The wholesale inventory estimates seem to have raised more than a bit of optimism. I think that is highly misplaced for both GDP and the economy. On the GDP calculation side, there needs to be another huge gain in inventory to be “highly supportive” due to the second derivative nature of the estimate. As for the economy, even on a seasonally-adjusted basis, wholesalers are taking a dimmer view of holding inventory.
The mainstream narrative, which has been copied almost word for word across the media, is here:
U.S. wholesale inventories rose in May, reinforcing the view that economic growth should surge in the second quarter following a weak first three months of the year.
This flips around what is actually taking place, as sales are lagging not surging.
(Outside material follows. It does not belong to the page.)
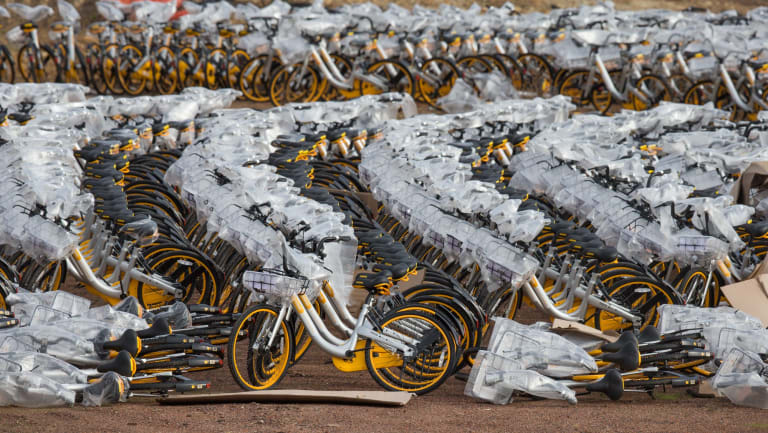 Thousands of bikes sit in an empty lot in Nunawadding. oBike launched in Melbourne in June, 2017.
Whether you take it in the form of seasonally-adjusted or raw nominal data, there is nothing to suggest the pace of sales is appreciably better than the first quarter. If anything, the sales pattern continues to lag what would actually be consistent with sustainable growth. In fact, wholesale sales in May were only slightly better on a year-over-year basis than January and February.
That matches what we have seen in many other indications, where the slump in January and February was temporarily rescinded in March and even April, but seems to have faltered once again come May (Wal-Mart being the latest to admit as much).
In a wider context, the pace of sales continues to be stuck at a decelerated rate, which is consistent with the highly unstable pace of economic movement recently. There is nothing here to suggest a rapid acceleration toward the mythical recovery, only that the second quarter is not likely to be as bad as the first (as far as inventory goes) for what are largely technical factors. Those are two separate and distinct narratives with far different implications.
That still doesn’t mean that inventory may contribute all that much toward a positive number. After all, inventory accumulation in the first quarter was still rather large – it just wasn’t nearly as much as the insane accrual of the last six months of last year.